Dil üzerine yazıdaki "Ben burada kiminle" sözlerinden "üretimin akliliğini engellemez." sözlerine kadar olan kısmı, bu sözler de dahil olmak üzere, yeniden yazın ve "Lisan" yerine "Dil" koyun.

> [Sayfa alıntısı]:

··········

Ben burada kiminle konuşuyorum? Bilemezsin. Bilemem.

Konuşmak ister istemez rasyonelleştirmedir. Dile dökülen en saçma veya müphem kavram bile rasyonelleşir. Dilin aslî amacı bu değil. Lisan oturalım, dünyayı aklileştirelim diye icat edilmiş değil. Ancak dilin araçlarını kullandığında, onun kurallarına uyduğunda ister istemez bir aklileştirmeye yol açarsın.

Bu aklileştirme dünyayı kameralar vasıtasıyla dijitalleştirmeye benzer. Kimse telefonuyla video çekerken şu sahneyi bir dijitalleştirsem diye düşünmez, ancak elindeki aracın çalışma prensibi bütün o görüntüyü yine o araçlarla yorumlanabilir 0 ve 1'lere çevirmektir. Dilin maksadı da aklileştirmek olmayabilir, ancak bu nihayetindeki üretimin akliliğini engellemez.

··········

> [Çıkarılan satırlar]:
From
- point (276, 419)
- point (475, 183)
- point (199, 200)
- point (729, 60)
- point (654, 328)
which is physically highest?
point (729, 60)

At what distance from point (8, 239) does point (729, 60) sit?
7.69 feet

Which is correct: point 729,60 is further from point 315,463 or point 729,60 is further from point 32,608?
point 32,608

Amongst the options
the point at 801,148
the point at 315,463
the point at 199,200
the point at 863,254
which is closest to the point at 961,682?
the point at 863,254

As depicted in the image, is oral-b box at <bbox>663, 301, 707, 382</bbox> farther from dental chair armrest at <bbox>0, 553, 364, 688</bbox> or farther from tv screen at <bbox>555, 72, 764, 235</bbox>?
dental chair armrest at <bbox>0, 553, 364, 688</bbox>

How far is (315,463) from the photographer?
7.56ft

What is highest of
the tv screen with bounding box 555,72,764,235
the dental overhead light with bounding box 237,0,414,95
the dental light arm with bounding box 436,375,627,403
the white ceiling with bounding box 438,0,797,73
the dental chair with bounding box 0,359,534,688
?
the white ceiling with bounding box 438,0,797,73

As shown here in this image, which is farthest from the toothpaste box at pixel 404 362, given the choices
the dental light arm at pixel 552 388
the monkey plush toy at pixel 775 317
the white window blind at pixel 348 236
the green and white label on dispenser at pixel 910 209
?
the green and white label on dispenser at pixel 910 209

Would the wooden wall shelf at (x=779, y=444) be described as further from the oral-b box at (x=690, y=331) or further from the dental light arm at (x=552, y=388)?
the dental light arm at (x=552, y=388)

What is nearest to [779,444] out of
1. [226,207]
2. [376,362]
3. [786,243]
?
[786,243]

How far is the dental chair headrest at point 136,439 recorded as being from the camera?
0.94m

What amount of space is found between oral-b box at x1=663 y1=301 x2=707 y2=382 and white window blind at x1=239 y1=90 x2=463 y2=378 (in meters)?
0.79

··········

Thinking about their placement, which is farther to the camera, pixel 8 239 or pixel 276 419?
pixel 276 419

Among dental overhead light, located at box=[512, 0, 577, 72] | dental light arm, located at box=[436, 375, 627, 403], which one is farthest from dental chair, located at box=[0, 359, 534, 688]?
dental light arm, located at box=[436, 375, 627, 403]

··········

> [Beklenen cevap]:
Ben burada kiminle konuşuyorum? Bilemezsin. Bilemem.

Konuşmak ister istemez rasyonelleştirmedir. Dile dökülen en saçma veya müphem kavram bile rasyonelleşir. Dilin aslî amacı bu değil. Dil oturalım, dünyayı aklileştirelim diye icat edilmiş değil. Ancak dilin araçlarını kullandığında, onun kurallarına uyduğunda ister istemez bir aklileştirmeye yol açarsın.

Bu aklileştirme dünyayı kameralar vasıtasıyla dijitalleştirmeye benzer. Kimse telefonuyla video çekerken şu sahneyi bir dijitalleştirsem diye düşünmez, ancak elindeki aracın çalışma prensibi bütün o görüntüyü yine o araçlarla yorumlanabilir 0 ve 1'lere çevirmektir. Dilin maksadı da aklileştirmek olmayabilir, ancak bu nihayetindeki üretimin akliliğini engellemez.